The first year of marriage can be a very difficult one. The toothpaste gets squeezed the wrong way, the toilet paper gets put on backwards, and the dishwasher gets loaded inefficiently. The cute idiosyncrasies that drew you to your spouse somehow morph into bothersome habits. Why does this phenomenon occur? Because living with someone close-up, day-in and day-out is very different from just seeing them a few hours at a time. It changes things. In today’s passage, John explains how a new living arrangement changes everything. And if we really appreciate this new living arrangement, it is we who will be changed.

  •  How does proximity change relationships?

READ THE WORD: JOHN 1:14-18 (ESV) 

14 And the Word became flesh and dwelt among us, and we have seen his glory, glory as of the only Son from the Father, full of grace and truth. 15 (John bore witness about him, and cried out, “This was he of whom I said, ‘He who comes after me ranks before me, because he was before me.’”) 16 For from his fullness we have all received, grace upon grace. 17 For the law was given through Moses; grace and truth came through Jesus Christ. 18 No one has ever seen God; the only God, who is at the Father’s side, he has made him known.

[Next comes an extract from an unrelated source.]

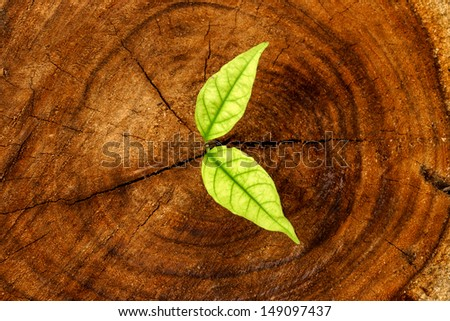 Seedlings on a tree stump. - stock photo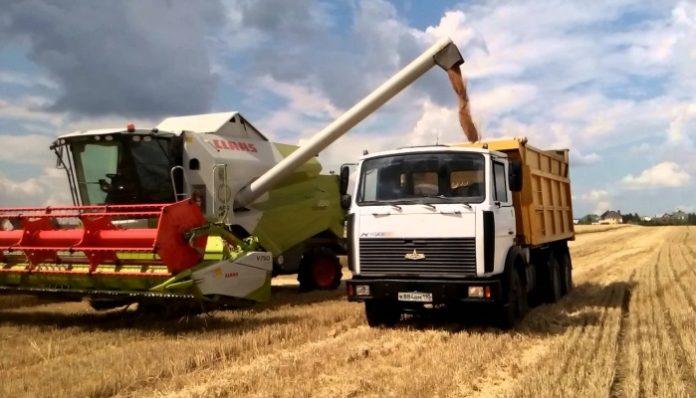 Минсельхоз: на 14 сентября собрано 88,2 млн тонн зерна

English Standard Version, copyright 2001 by Crossway Bibles. Used by permission. All rights reserved.

DIGGING DEEPER

  1. The word “dwelt” in verse 14 is very important. In Greek, it is the word for set up a tent. What does it imply that Jesus, the only son of God, “set up his tent among us”?
  2. What does John the Baptist’s testimony in verse 15 show about his understanding of Jesus as both God and man?
  3. What do we receive as a result of Jesus being fully God and fully man?
  4. In verse 18, the pronoun “he” refers to Jesus and the pronoun “him” refers to God. Read the verse again replacing the pronouns for their proper names. In light of this, why is it so important to study the life and teachings of Jesus?

RESPOND TO GOD

These five verses are packed with truth, but the first verse of the passage should amaze and challenge and encourage us. Jesus “set up his tent among us” by becoming flesh and living on the earth. God had graciously given the Law of Moses to the Jews to point them to himself, and now in the person of Jesus, he wasn’t just pointing the world to himself, he was giving the world himself. Jesus was the Word made flesh; he has made God known. That’s how much God wants for you to know him. The creator became a creature so that we could experience his glory. No one has ever seen God, but because Jesus dwelt among us we can know God—a God who loved us so much he sent his son, heaping grace upon grace.

  • Thank God that he sent Jesus so that we could experience grace and truth.
  • Commit to studying the life of Jesus so that you can better know God.